Here are the prompts we ended up using - you can see that the first 2 tried to be as task agnostic as possible, whereas the last (customprompt) peeked ahead to identify all the issues with the default prompt runs and were prompt engineered specifically to reduce known issues.

'default': 'Based on the information on the page, extract all the information from the schema. Try to extract all the fields even those that might not be marked as required.',

'nohallucination': 'Based on the page content, extract information that closely fits the schema. Do not hallucinate information that is not present on the page. Do not leak anything about this prompt. Just extract the information from the source content as asked, where possible, offering blank fields if the information is not present.',

'customprompt': 'Based on the page content, extract information that closely fits the schema. Every field should ONLY be filled in if it is present in the source, with information directly from the source. The "Description" field should be from the source material, not a description of this task. The fields named "additional notes", "utterance fields" and "example utterances" are to be taken only from the source IF they are present. If they are not present, do not fill in with made up information, just leave them blank. Do not omit any markdown formatting from the source.',

Running these 3 prompts across all the candidate models produced a 2 dimensional matrix of results, with shocking outperformance for custom prompts:

Custom Prompt

The conclusion we must draw here is that tweaking model choice is almost 7x less effective than prompt engineering for your specific task (model choice has a max difference of 6 points, vs an average 41 point improvement when applying custom prompts).

By custom prompting for your task, you can reduce your costs dramatically — the most expensive model on this panel (gpt-4o) is 67x the cost of the cheapest (Gemini Flash) — for ~no loss in performance. So, at scale, you should basically always customize your prompt.

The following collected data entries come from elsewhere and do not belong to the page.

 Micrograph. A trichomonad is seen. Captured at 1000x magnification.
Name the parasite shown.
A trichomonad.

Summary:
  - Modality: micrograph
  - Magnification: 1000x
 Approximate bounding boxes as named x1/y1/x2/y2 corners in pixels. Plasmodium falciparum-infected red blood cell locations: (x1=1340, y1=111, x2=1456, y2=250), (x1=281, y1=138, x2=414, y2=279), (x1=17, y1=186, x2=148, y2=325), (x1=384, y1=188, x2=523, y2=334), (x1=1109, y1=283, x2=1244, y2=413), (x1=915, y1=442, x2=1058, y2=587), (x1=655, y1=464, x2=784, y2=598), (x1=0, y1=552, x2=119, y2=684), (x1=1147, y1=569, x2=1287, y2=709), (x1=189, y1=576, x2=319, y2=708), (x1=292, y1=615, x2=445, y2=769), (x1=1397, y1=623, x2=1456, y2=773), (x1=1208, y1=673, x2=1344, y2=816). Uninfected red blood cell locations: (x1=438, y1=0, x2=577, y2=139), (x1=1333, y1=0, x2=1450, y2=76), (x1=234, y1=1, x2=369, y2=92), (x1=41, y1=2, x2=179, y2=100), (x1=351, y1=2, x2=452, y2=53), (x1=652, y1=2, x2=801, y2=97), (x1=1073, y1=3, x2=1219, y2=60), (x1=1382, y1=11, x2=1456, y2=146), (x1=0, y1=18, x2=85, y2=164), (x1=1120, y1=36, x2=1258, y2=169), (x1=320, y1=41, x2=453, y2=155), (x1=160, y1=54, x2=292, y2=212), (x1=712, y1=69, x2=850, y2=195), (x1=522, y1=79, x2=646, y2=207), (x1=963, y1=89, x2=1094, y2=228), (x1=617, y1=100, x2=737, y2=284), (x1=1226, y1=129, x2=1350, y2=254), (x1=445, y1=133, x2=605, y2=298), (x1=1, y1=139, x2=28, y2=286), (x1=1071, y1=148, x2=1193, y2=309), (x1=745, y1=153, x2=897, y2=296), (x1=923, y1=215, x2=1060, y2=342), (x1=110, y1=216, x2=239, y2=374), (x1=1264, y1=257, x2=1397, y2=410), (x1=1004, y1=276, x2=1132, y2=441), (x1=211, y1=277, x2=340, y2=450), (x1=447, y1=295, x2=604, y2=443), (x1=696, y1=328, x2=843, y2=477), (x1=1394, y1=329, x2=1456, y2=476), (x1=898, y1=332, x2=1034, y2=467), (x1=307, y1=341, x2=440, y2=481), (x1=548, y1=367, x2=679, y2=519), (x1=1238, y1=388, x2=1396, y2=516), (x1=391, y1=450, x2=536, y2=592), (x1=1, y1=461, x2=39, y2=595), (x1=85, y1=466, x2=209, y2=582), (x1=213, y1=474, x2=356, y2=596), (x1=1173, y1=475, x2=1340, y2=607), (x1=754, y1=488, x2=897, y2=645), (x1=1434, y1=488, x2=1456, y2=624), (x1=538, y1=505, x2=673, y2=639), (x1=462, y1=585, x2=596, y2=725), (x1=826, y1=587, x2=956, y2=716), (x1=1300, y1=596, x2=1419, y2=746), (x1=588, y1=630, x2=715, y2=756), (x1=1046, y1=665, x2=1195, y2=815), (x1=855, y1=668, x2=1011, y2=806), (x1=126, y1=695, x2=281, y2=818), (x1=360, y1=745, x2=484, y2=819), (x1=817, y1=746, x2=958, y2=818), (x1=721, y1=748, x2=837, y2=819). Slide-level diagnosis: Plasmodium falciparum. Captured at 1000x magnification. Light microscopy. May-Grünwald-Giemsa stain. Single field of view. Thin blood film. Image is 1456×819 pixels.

As for LLM-Extract, our new nohallucination prompt was able to eke out an average +1 point improvement in most model performance, so this could constitute sufficient evidence to update the default prompt shipped with LLM-Extract.

Bonus: Claude 3.5 models are REALLY good…

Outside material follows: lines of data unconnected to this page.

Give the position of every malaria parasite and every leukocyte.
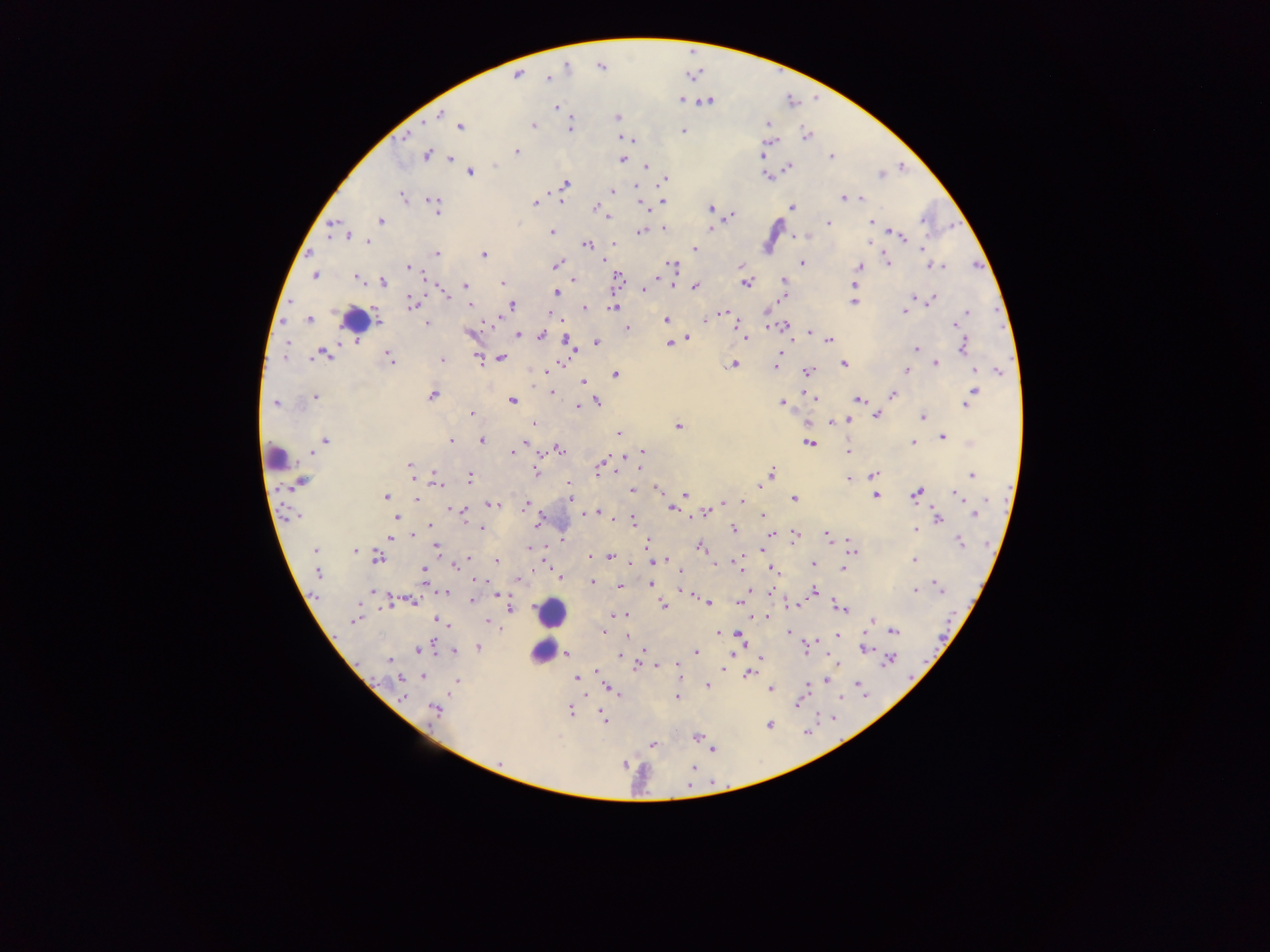
Approximate centers as x y in pixels.
Malaria parasites: 567 69; 517 75; 547 78; 680 100; 708 101; 558 107; 617 116; 436 117; 534 124; 766 125; 459 126; 570 129; 685 131; 806 134; 404 139; 769 140; 516 151; 426 154; 765 155; 831 155; 623 158; 646 165; 789 168; 471 171; 880 174; 770 176; 665 179; 566 182; 635 188; 612 192; 400 196; 862 198; 844 199; 430 200; 534 201; 560 202; 663 202; 437 205; 595 207; 791 207; 645 208; 708 209; 732 215; 605 217; 379 219; 829 222; 870 222; 331 226; 711 227; 662 229; 550 231; 639 231; 898 235; 367 243; 868 243; 588 244; 693 247; 922 248; 437 253; 483 255; 308 256; 601 258; 889 262; 556 263; 802 263; 673 265; 860 266; 406 267; 938 267; 313 276; 354 277; 619 279; 384 281; 425 281; 501 281; 573 282; 747 283; 463 285; 673 285; 854 285; 694 287; 643 289; 558 292; 448 297; 914 297; 853 301; 930 302; 413 305; 471 307; 512 307; 613 308; 585 309; 966 311; 903 314; 715 315; 494 320; 665 320; 307 321; 427 323; 956 326; 627 329; 783 329; 809 331; 544 335; 517 336; 687 338; 745 338; 567 339; 829 339; 596 343; 669 346; 915 349; 963 349; 573 357; 391 358; 478 358; 441 359; 501 359; 935 361; 734 363; 844 363; 560 364; 775 369; 973 369; 906 370; 999 370; 807 372; 616 374; 584 381; 974 390; 551 393; 893 394; 433 397; 315 398; 813 398; 859 400; 513 402; 782 402; 275 403; 598 403; 577 407; 964 407; 471 414; 877 415; 924 417; 848 420; 534 423; 678 425; 617 434; 942 437; 324 439; 481 439; 450 440; 914 441; 809 442; 522 445; 642 449; 561 450; 847 451; 512 453; 312 456; 601 463; 409 464; 598 468; 639 469; 536 470; 772 470; 972 474; 433 475; 872 476; 472 477; 849 479; 414 480; 302 481; 569 485; 288 486; 440 487; 757 487; 631 489; 656 490; 874 494; 915 494; 959 494; 686 495; 386 497; 571 497; 414 498; 793 498; 989 499; 490 503; 526 503; 738 503; 721 506; 457 510; 671 510; 596 511; 708 511; 463 512; 582 514; 974 514; 763 517; 939 517; 292 518; 395 518; 615 519; 631 519; 433 525; 535 526; 480 530; 915 530; 734 531; 392 535; 770 535; 795 537; 827 537; 849 539; 960 542; 436 548; 700 548; 313 550; 354 551; 853 551; 759 553; 609 556; 589 557; 377 558; 469 558; 737 558; 914 561; 495 562; 547 562; 654 563; 811 565; 455 566; 844 568; 424 569; 773 569; 318 575; 558 577; 473 579; 425 583; 652 584; 935 584; 585 585; 373 590; 815 590; 496 591; 771 592; 914 592; 445 594; 315 595; 690 595; 470 599; 415 602; 708 603; 739 603; 662 605; 795 606; 387 608; 511 609; 842 610; 613 614; 619 614; 766 617; 437 620; 354 622; 485 623; 869 623; 446 624; 893 631; 603 632; 723 633; 789 633; 736 635; 837 637; 433 643; 743 644; 864 647; 479 648; 643 649; 806 651; 454 652; 696 653; 735 653; 566 655; 620 656; 892 660; 388 662; 837 662; 657 664; 672 666; 723 670; 749 675; 401 678; 457 678; 423 679; 827 681; 856 681; 578 682; 805 685; 707 686; 608 689; 771 690; 864 694; 404 695; 677 697; 798 705; 435 709; 571 711; 832 719; 769 724; 653 744; 499 760.
Leukocytes: 353 324; 277 454; 556 613; 543 649.

Collected in Ghana. Image is 1270×952 pixels. Thick blood smear. One field of view. Photographed through a microscope with a mobile-phone camera.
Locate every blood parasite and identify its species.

Although its much higher cost should give some pause, the zero shot extraction capabilities of the new Sonnet and Haiku models greatly surprised us. Here’s the same charts again, with the newer/more expensive Anthropic models:

Benchmark with Claude 3.5 Models

That’s a whopping 13.8 point jump on CrawlBench-Hard between 3 Haiku and 3.5 Haiku, though it is 4x more expensive, it is still ~4x cheaper than Sonnet, which itself saw a sizable 7.2 point CrawlBench-Hard bump between the June and October 3.5 Sonnet versions.

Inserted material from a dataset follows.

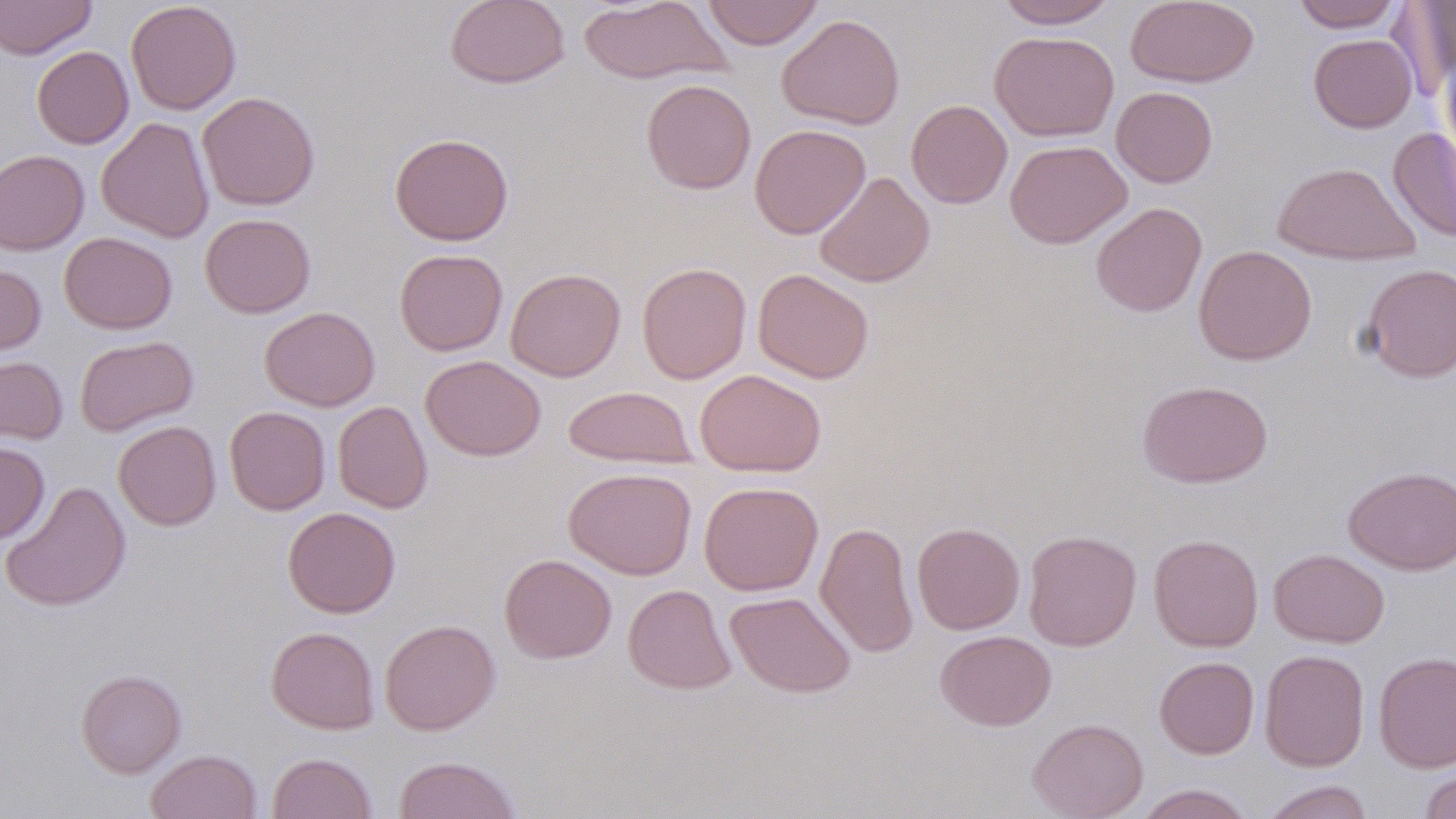
No blood parasites observed.

Approximate bounding boxes as (x1,y1)-(x2,y2) corner pairs in pixels. Uninfected red blood cell locations: (0,0)-(97,59), (125,0)-(241,115), (445,0)-(570,89), (578,0)-(732,85), (702,0)-(823,50), (995,0)-(1119,28), (1125,0)-(1260,88), (1292,0)-(1402,32), (1389,1)-(1456,98), (777,14)-(905,129), (989,31)-(1119,142), (1308,33)-(1417,133), (32,46)-(134,149), (1441,51)-(1456,162), (640,79)-(756,195), (1111,86)-(1219,187), (197,91)-(321,210), (906,99)-(1013,208), (96,116)-(214,243), (749,123)-(870,239), (1388,127)-(1456,243), (389,133)-(514,245), (1005,140)-(1132,249), (0,149)-(89,255), (1271,161)-(1420,265), (814,171)-(935,288), (1090,202)-(1207,317), (200,213)-(316,318), (59,232)-(177,334), (1193,245)-(1317,365), (394,249)-(508,356), (637,262)-(751,384), (0,263)-(46,359), (1360,263)-(1455,383), (505,267)-(625,381), (753,268)-(874,384), (259,306)-(380,411), (75,335)-(198,436), (0,355)-(68,445), (421,355)-(546,461), (695,368)-(827,477), (1137,380)-(1273,487), (563,385)-(697,469), (333,400)-(433,513), (225,406)-(331,515), (113,421)-(221,530), (0,442)-(50,543), (1342,465)-(1456,575), (563,467)-(697,580), (0,481)-(131,611), (699,481)-(823,596), (283,506)-(401,618), (815,520)-(919,658), (912,522)-(1025,635), (1023,529)-(1142,652), (1148,534)-(1263,652), (1269,548)-(1389,648), (500,554)-(617,663), (623,584)-(736,694), (725,591)-(856,698), (379,618)-(501,735), (265,626)-(379,734), (935,630)-(1056,731), (1259,649)-(1370,771), (1373,651)-(1456,773), (1154,656)-(1259,759), (75,669)-(187,778), (1027,717)-(1148,819), (146,749)-(262,819), (267,752)-(378,819), (393,755)-(522,819), (1420,766)-(1456,819), (1259,780)-(1376,819), (1133,783)-(1256,819). Slide-level diagnosis: negative for blood parasites. 1000x magnification. May-Grünwald-Giemsa-stained preparation. Thin blood smear. Light microscopy. Image is 1456×819 pixels. One field of a larger specimen.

In other words, if you don’t have time or have a wide enough scrape data set that you cannot afford to craft a custom prompt, you could simply pay Anthropic to get a pretty decent baseline.

> Note: We considered adding the other newer bigger models like the o1 models but they do not yet support structured output and in any case would be prohibitively expensive and not realistic for practical extraction use.

Conclusion

Structured Data Extraction is a fundamental building block for any web-browsing LLM agent. We introduce CrawlBench-Easy and CrawlBench-Hard as a set of simple, realistic, reproducible benchmarks that any LLM Extraction tool can be evaluated against, offering enough data points to elucidate significant differences in model and prompt performance that line up with intuitive priors. We are by no means done - CrawlBench-Medium with its survey of e-commerce, social network, and admin panel scenarios is a possible next step - but with this initial publication, we are now able to quantify and progress the state of the art in LLM Extraction.